Kapitalizm yıkılana kadar ya mücadele ya mücadele!
“sayılar bebelerin kundakları
sayılar tabutları şehirlerin
öldürülmüş
öldürülebilecek olan
sayılar yaklaşan bir şeyleri bildirir
sayılar bildirir uzaklaşan bir şeyleri”
-Nazım Hikmet
Her çağ kendi neslini yetiştiriyor. Her nesil içinden geçtiği çağın gerçeklerini yaşayarak öğreniyor. Ve tarihin her sayfasında; reva görülene boyun eğen değil, içinde yaşamak istediği ülkeye ve dünyaya varmak arzusuyla savaşan gençlerin mücadelesi yazıyor.
Biz gençler, emperyalist devletlerin insanların tepesine yanı başımızda bombalar yağdırdığı, ırkçılığın ve mezhepçiliğin kardeşi kardeşe düşman ettiği, milyarlarca insanın açlıkla boğuştuğu ve binlercesinin yaşanabilir bir hayat uğruna uluslararası denizlerde boğulduğu bir çağda yaşıyoruz.
Biz gençler, üniversiteleri karakola, fabrikaları ve iş yerlerini birer çalışma kampına, meclisi kuruluşunun 100. yılında zincire vurulmuş bir tiyatroya, memleketi dünyanın dört bir yanında terör estiren emperyalistlerin sığınacak güvenli limanına çeviren bir istibdad rejiminde yaşıyoruz.
Son dönemde ise bu yozlaşmış dünya düzeninin ne kadar aciz olduğuna, emekçi halklar için ölümcül olabileceğine, bugünümüzü ve geleceğimizi nasıl karartabileceğine çarpıcı bir şekilde tanık oluyoruz. Dünyayı sarsan koronavirüs salgını yüz binlerce insanın canını aldı ve hızla yayılmaya devam ediyor. Kapitalist devletlerin vaka ve ölüm sayıları birbiriyle yarışıyor. Dünyanın bütün kaynaklarını sömürerek zenginleşen emperyalistler, virüse karşı kendi ülkelerinde ne sağlık emekçilerinin ne de halkın güvenliğini sağlayabiliyor. Üç binden fazla insanın öldüğü Türkiye’de ise istibdad rejimi, halka Avrupa’yı ve ABD’yi göstererek adeta ölümü gösterip sıtmaya razı etmeye çalışıyor. Halkın sağlığı için alınması gereken önlemler, ekonomi tahminlerinin ve maliye politikalarının süzgecinden geçiyor. Ekonomik büyümenin sayılarla ifade edildiği bu düzende, ölümler de aynı veri havuzu içerisinde sayılarla ifade ediliyor.

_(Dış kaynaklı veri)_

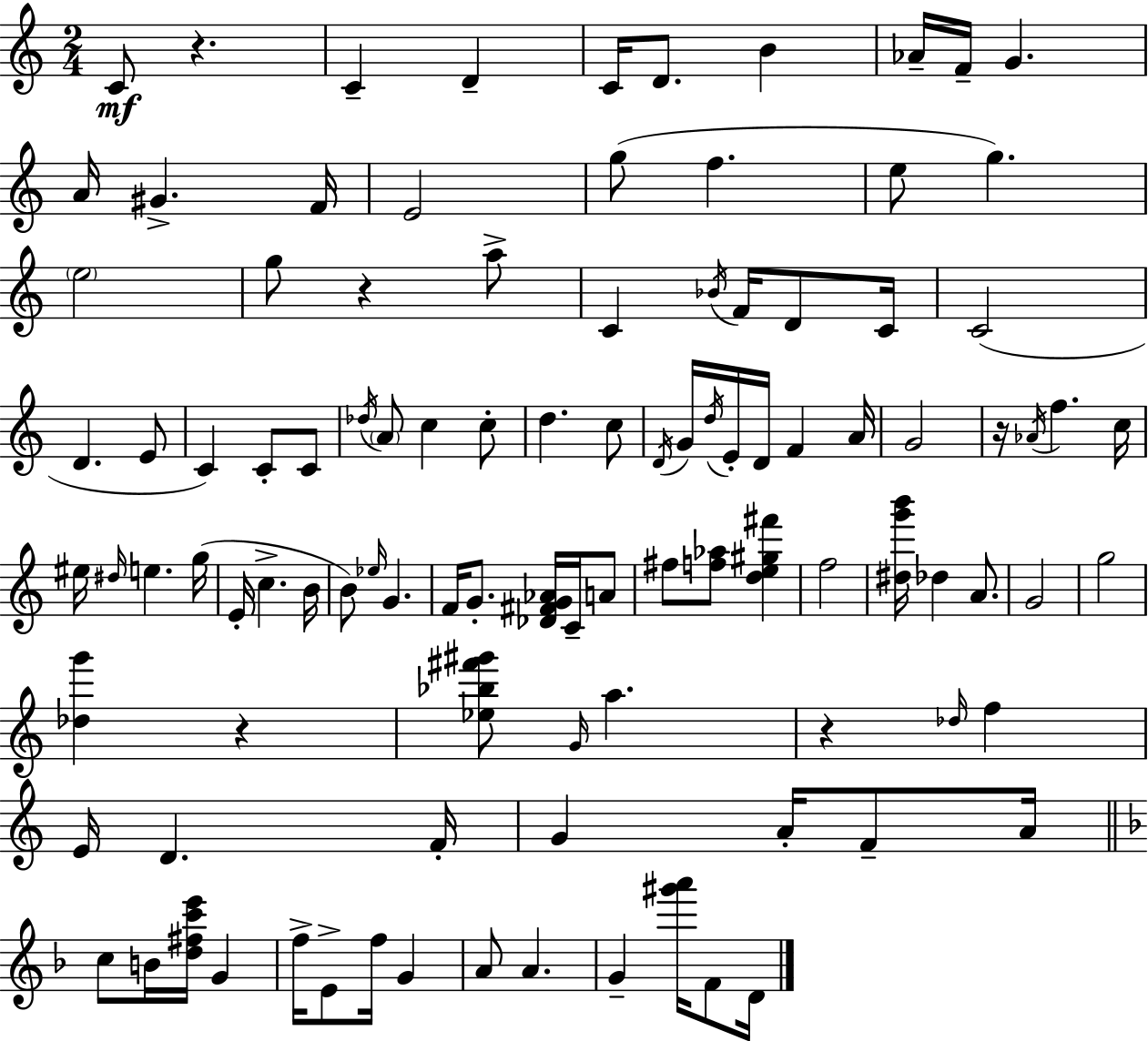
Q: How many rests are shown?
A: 5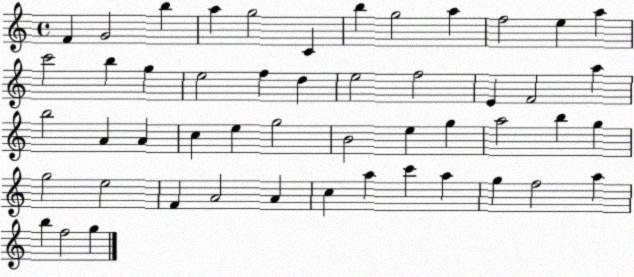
X:1
T:Untitled
M:4/4
L:1/4
K:C
F G2 b a g2 C b g2 a f2 e a c'2 b g e2 f d e2 f2 E F2 a b2 A A c e g2 B2 e g a2 b g g2 e2 F A2 A c a c' a g f2 a b f2 g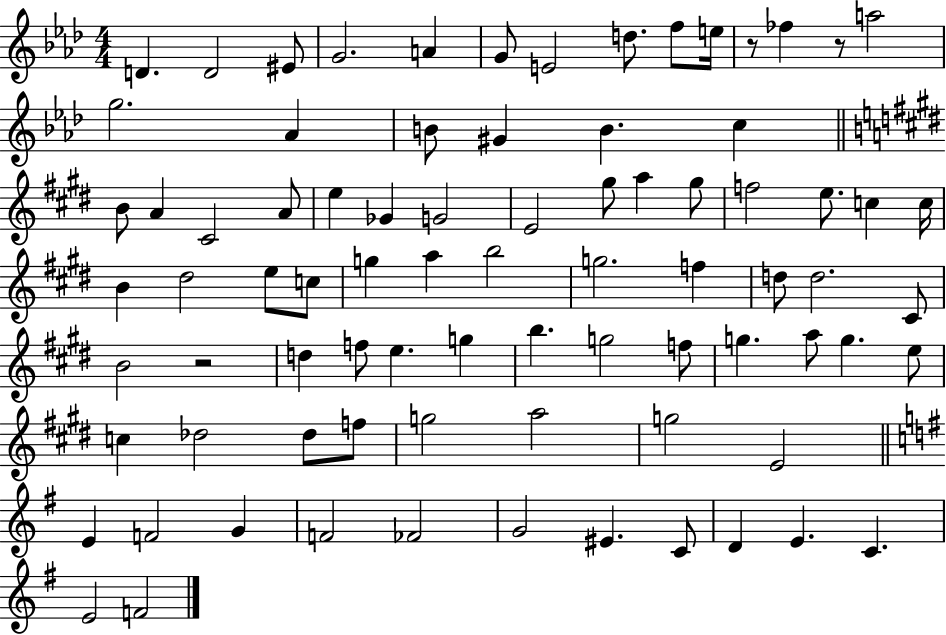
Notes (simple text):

D4/q. D4/h EIS4/e G4/h. A4/q G4/e E4/h D5/e. F5/e E5/s R/e FES5/q R/e A5/h G5/h. Ab4/q B4/e G#4/q B4/q. C5/q B4/e A4/q C#4/h A4/e E5/q Gb4/q G4/h E4/h G#5/e A5/q G#5/e F5/h E5/e. C5/q C5/s B4/q D#5/h E5/e C5/e G5/q A5/q B5/h G5/h. F5/q D5/e D5/h. C#4/e B4/h R/h D5/q F5/e E5/q. G5/q B5/q. G5/h F5/e G5/q. A5/e G5/q. E5/e C5/q Db5/h Db5/e F5/e G5/h A5/h G5/h E4/h E4/q F4/h G4/q F4/h FES4/h G4/h EIS4/q. C4/e D4/q E4/q. C4/q. E4/h F4/h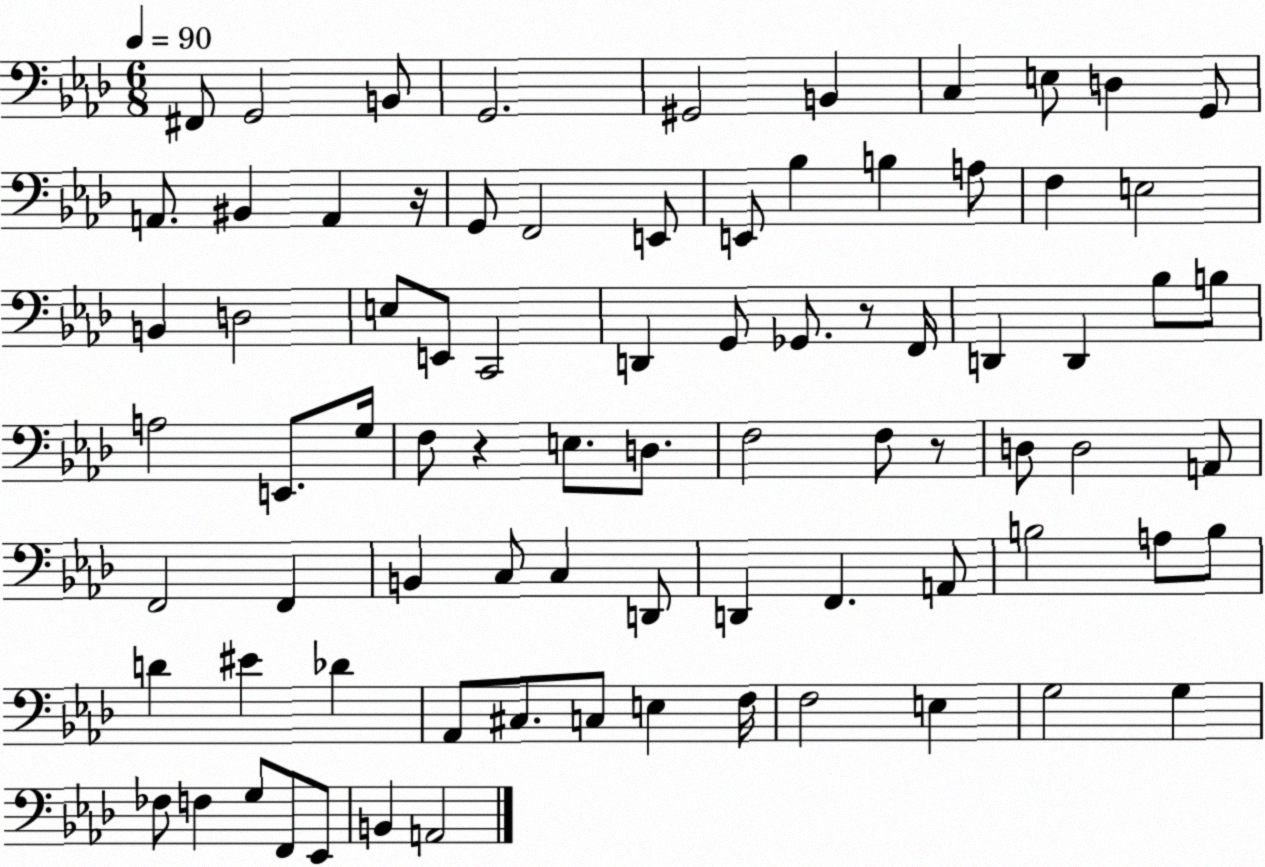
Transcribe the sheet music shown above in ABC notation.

X:1
T:Untitled
M:6/8
L:1/4
K:Ab
^F,,/2 G,,2 B,,/2 G,,2 ^G,,2 B,, C, E,/2 D, G,,/2 A,,/2 ^B,, A,, z/4 G,,/2 F,,2 E,,/2 E,,/2 _B, B, A,/2 F, E,2 B,, D,2 E,/2 E,,/2 C,,2 D,, G,,/2 _G,,/2 z/2 F,,/4 D,, D,, _B,/2 B,/2 A,2 E,,/2 G,/4 F,/2 z E,/2 D,/2 F,2 F,/2 z/2 D,/2 D,2 A,,/2 F,,2 F,, B,, C,/2 C, D,,/2 D,, F,, A,,/2 B,2 A,/2 B,/2 D ^E _D _A,,/2 ^C,/2 C,/2 E, F,/4 F,2 E, G,2 G, _F,/2 F, G,/2 F,,/2 _E,,/2 B,, A,,2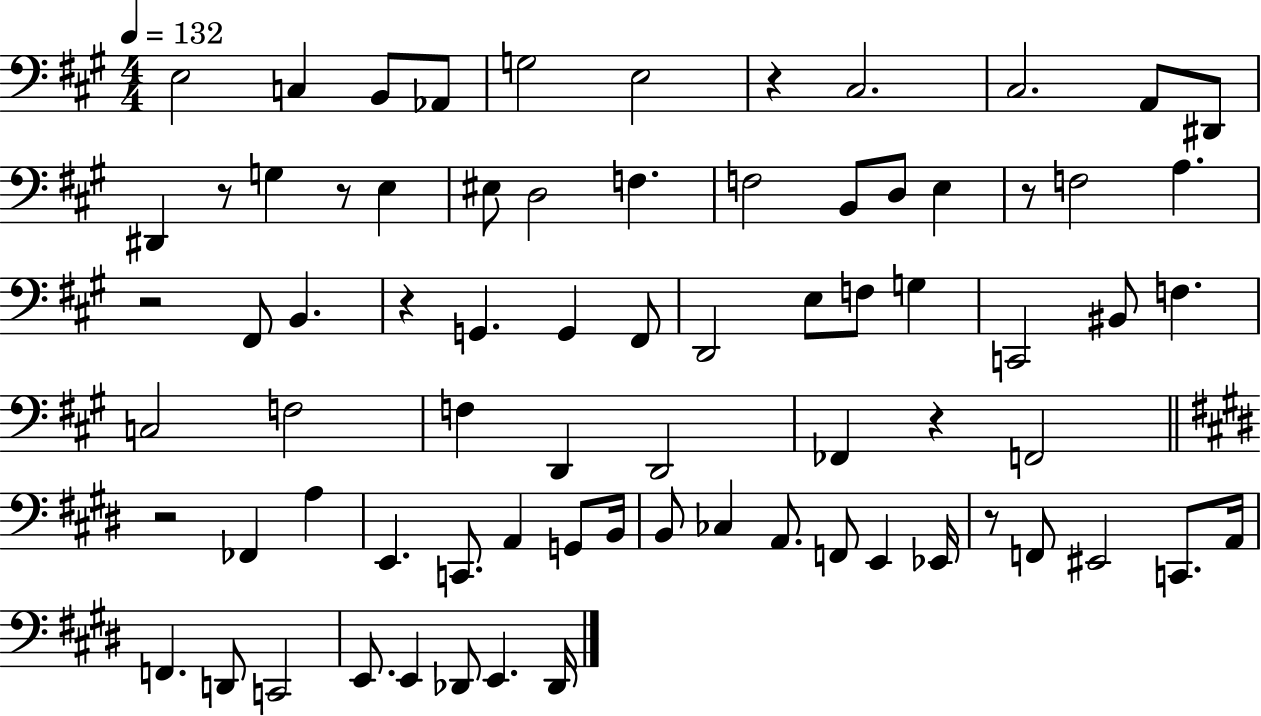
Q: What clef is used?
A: bass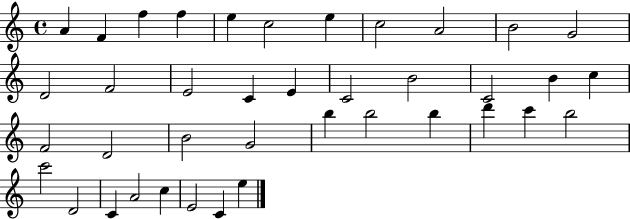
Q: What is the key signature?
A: C major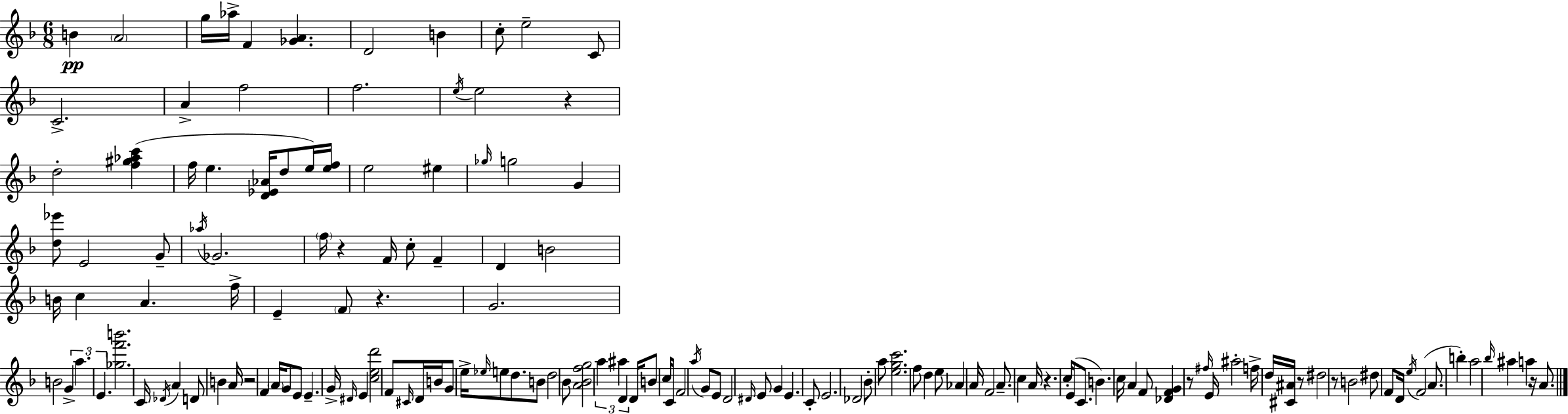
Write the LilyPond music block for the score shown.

{
  \clef treble
  \numericTimeSignature
  \time 6/8
  \key d \minor
  b'4\pp \parenthesize a'2 | g''16 aes''16-> f'4 <ges' a'>4. | d'2 b'4 | c''8-. e''2-- c'8 | \break c'2.-> | a'4-> f''2 | f''2. | \acciaccatura { e''16 } e''2 r4 | \break d''2-. <f'' gis'' aes'' c'''>4( | f''16 e''4. <d' ees' aes'>16 d''8 e''16) | <e'' f''>16 e''2 eis''4 | \grace { ges''16 } g''2 g'4 | \break <d'' ees'''>8 e'2 | g'8-- \acciaccatura { aes''16 } ges'2. | \parenthesize f''16 r4 f'16 c''8-. f'4-- | d'4 b'2 | \break b'16 c''4 a'4. | f''16-> e'4-- \parenthesize f'8 r4. | g'2. | b'2 \tuplet 3/2 { g'4-> | \break a''4. e'4. } | <ges'' f''' b'''>2. | c'16 \acciaccatura { des'16 } a'4 d'8 b'4 | a'16 r2 | \break f'4 \parenthesize a'16 g'8 e'8 e'4.-- | g'16-> \grace { dis'16 } e'4 <c'' e'' d'''>2 | f'8 \grace { cis'16 } d'16 b'16 g'8 | e''16-> \grace { ees''16 } e''8 d''8. b'8 d''2 | \break bes'8 <a' bes' f'' g''>2 | \tuplet 3/2 { a''4 ais''4 d'4 } | d'16 b'8 c''16 c'8 f'2 | \acciaccatura { a''16 } g'8 e'8 d'2 | \break \grace { dis'16 } e'8 g'4 | e'4. c'8-. e'2. | des'2 | bes'8-. a''8 <e'' g'' c'''>2. | \break f''8 d''4 | e''8 aes'4 a'16 f'2 | a'8.-- c''4 | a'16 r4. c''16-. e'8( c'8. | \break b'4.) c''16 a'4 | f'8 <des' f' g'>4 r8 \grace { fis''16 } e'16 ais''2-. | f''16-> d''16 <cis' ais'>16 r8 | dis''2 r8 b'2 | \break dis''8 f'8 d'16 \acciaccatura { e''16 } | f'2( a'8. b''4-.) | a''2 \grace { bes''16 } | ais''4 a''4 r16 a'8. | \break \bar "|."
}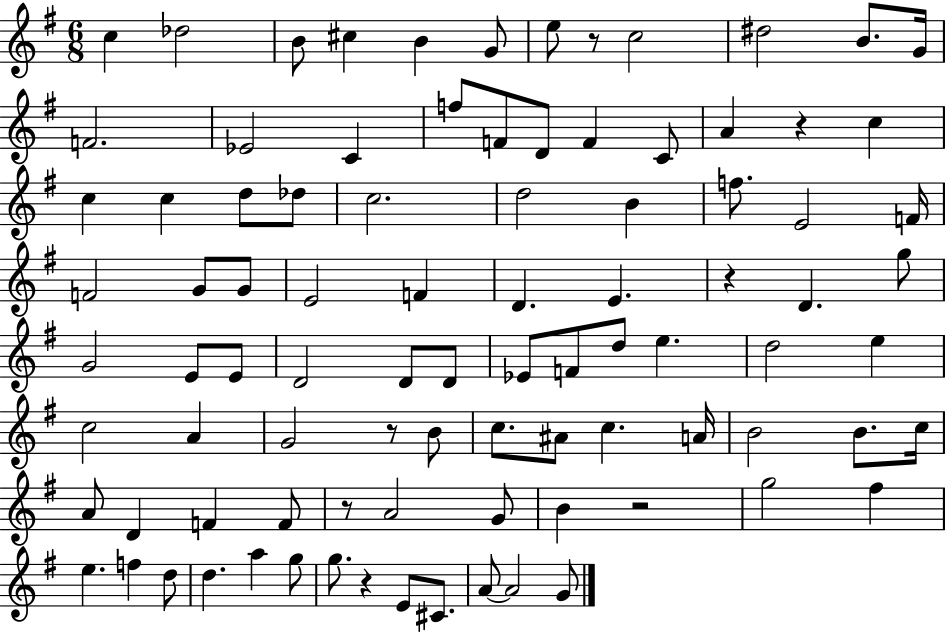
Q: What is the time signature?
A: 6/8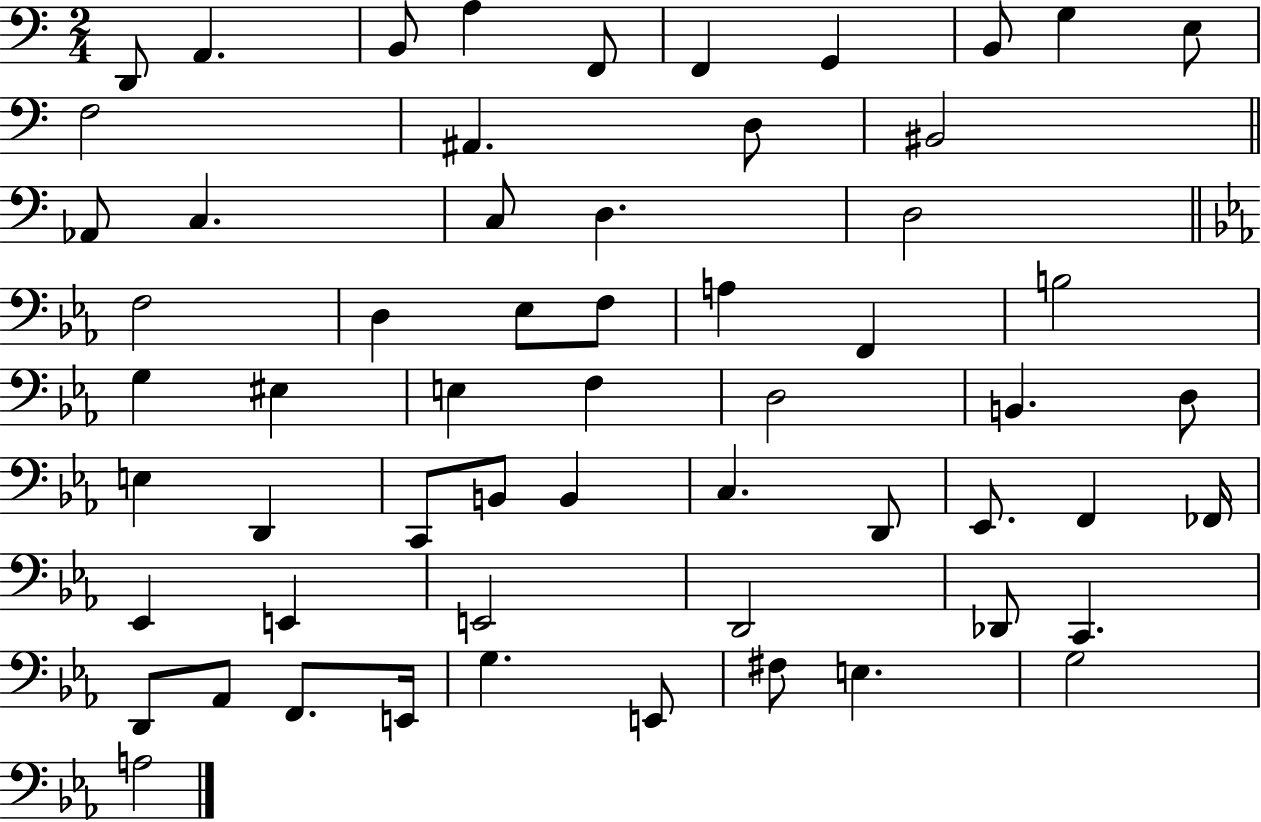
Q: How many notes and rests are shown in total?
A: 59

Yaşasın 1 Mayıs! Yaşasın sosyalizm!
Zenginler evlerinde kendilerini izole ederken milyonlarca sağlık emekçisi canları pahasına Koronavirüsle mücadele ediyor. Fabrikalarda ve atölyelerde milyonlarca işçi üretmeye, milyonlarca tarım işçisi tarlaları işlemeye, taşımacılar şehirlere, kuryeler insanlara malzeme götürmeye devam ediyor. Marketlerde, pazarlarda, depolarda milyonlarca işçi çalışmaya devam ediyor. Yani bu dünya işçilerin, emekçilerin elleriyle dönüyor!
İşçilerin, emekçilerin döndürdüğü dünyanın kaymağını lüks evlerinden yiyenlerin düzeni artık yürümüyor. Nazım’ın şiirinde söylediği gibi: “sayılar yaklaşan bir şeyleri bildiriyor.” Kapitalizmin sonu yaklaşıyor. Ancak kapitalizmi yıkmak, insanın insanı sömürmediği bir düzeni kurmak için örgütlenmek gerekiyor. İşçilerin, emekçilerin bayramı 1 Mayıs’ta tarih bütün gençliği geleceğimiz için mücadeleye çağırıyor. Biz de bütün gençleri bu çağrıya kulak vermeye, kapitalizme karşı sosyalizm kavgasını büyütmeye, Türkiye’de ve dünyada işçi sınıfının ve emekçi halkın iktidar mücadelesine omuz vermeye, Devrimci İşçi Partisi’nde örgütlenmeye çağırıyoruz!
Yaşasın 1 Mayıs!
Kahrolsun kapitalizm, yaşasın devrim ve sosyalizm!